I was reading a post on how to price honey and someone said that it depends on if you take the "pretty glass jar" honey look or the rustic "country mason jar" look. 

would it be reasonable to say that you can reach both markets by prodiving both types of jars?


----------



## Joel (Mar 3, 2005)

When we 1st. started in NYC we were the ******** that stood out with our home made table, simple jars and no nonsense labels. Our market manager approached me about 2 months into the season and indicated she couldn't believe how much we outsold the beekeeper at her other market week after week. They had fancy jars with bows and hang tags with cute bee stories and such. We've always taken the attitude our honey speaks for itself, we don't need any frills to sell it and our plain talk, qualtiy product and word of mouth is the best salesman.


----------



## Mitch (Jul 7, 2003)

chef
I use plastic 12 and 24oz bears and pint and quart mason jars no frills,simple balkc and white lables i print off my computer.I do well with this at the local farmers market.Now this year my lady friend wants to try some frilly hex jars girly stuff as she calls it.I have the same idea as you doing both i kkep you posted on how it goes the next few weeks


----------



## Michael Bush (Aug 2, 2002)

>would it be reasonable to say that you can reach both markets by prodiving both types of jars? 

Absolutely. I use the Muth jars from Brushy Mt for the high end. Also some of those small pretty hex jars for the high end. The high end is small fancy containers and comb honey. The low end is larger mason jars. Some people are looking for a bargin. Some are looking for something pretty.


----------



## BubbaBob (Jan 18, 2005)

I use 8oz, 1lb, and 2lb plastic queenline style with flip top lids, along with 3lb milk jug look alikes with the same lids for extracted, pint wide mouth mason jars for cut-comb, and hex jars for creamed honey.

Works for me.

BubbaBob


----------



## Chef Isaac (Jul 26, 2004)

I think right now I have to man different sized jars. I did go with the hex jars because I got them at a great price. I havent tried mason jars yet. 

I like simple but I know people will pay for classy looking too. 

I think it is important to price your honey at a certain point that it leaves you room to haggle with pricing and you both come out a winner insteado f you going to low or the customer feeling ripped off.


----------



## Joel (Mar 3, 2005)

Chef, we do package honey as gift honey during the Jewish Holidays, Thanksgiving and easter. We have Christmas labels which we use on all our jars from the week after Thanksgiving to Christmas. We've found many people who buy honey are very astute consumers and know that fancy jars they will throw away only add to the cost of there true purchase purpose, really great honey.

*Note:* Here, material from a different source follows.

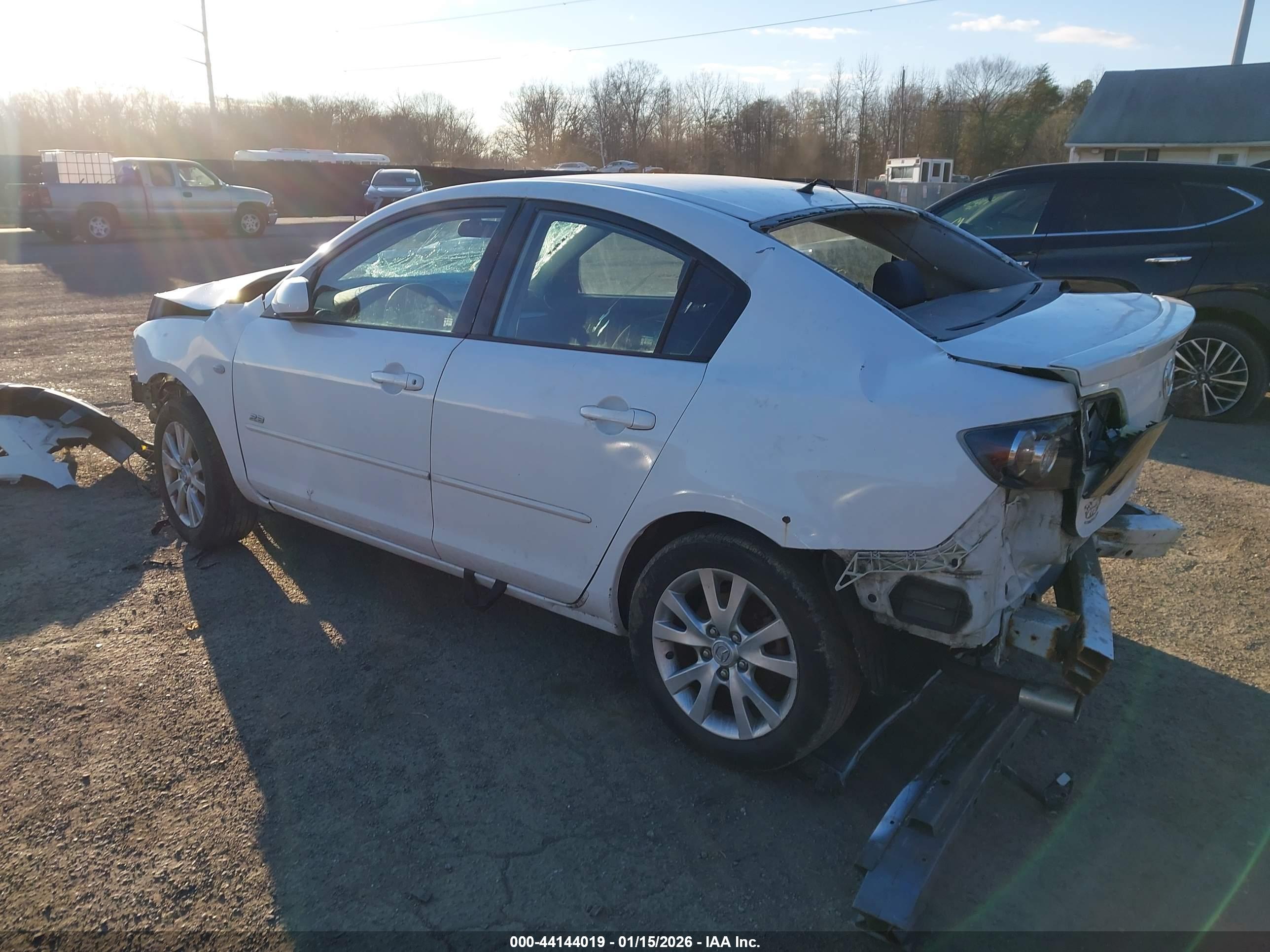 MAZDA MAZDA3 image 3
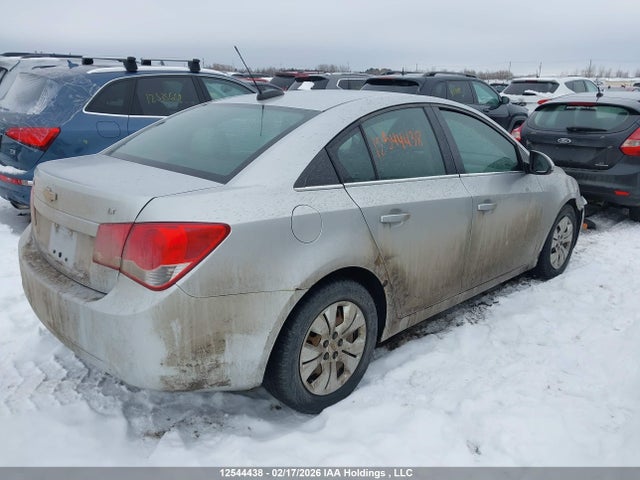 1G1PC5SBXF7289723 Chevrolet CRUZE LT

We never, ever, (let me repeat ever) haggle on price. Nothing will anger a regular customer like walking up to a your stand and hearing someone just haggled a better price than they got their last visit!


----------



## ScadsOBees (Oct 2, 2003)

Go for the simple yet classy look. Something as simple as a little patch of colorful cloth under the ring of a mason jar really makes it stand out a little more. A ribbon or rattan (that is what the package called it..a natural fiber) tied on. 
I just see how they dress product up in a gift store and see if I can do that myself cheaply.

That being said I haven't had the opportunity to sell much, but considering that quite a bit that I have sold has been for somebody else or for me to gift to somebody, a little dressing up can't hurt.


----------



## Mitch (Jul 7, 2003)

Something i have seen is people will buy a pint mason jar and not the 24oz bear even when you tell them they are the same.I would love to go to all plastic but many people want a pint mason jar or they walk away.I guess they have been buying honey in mason jars for years and will not change.


----------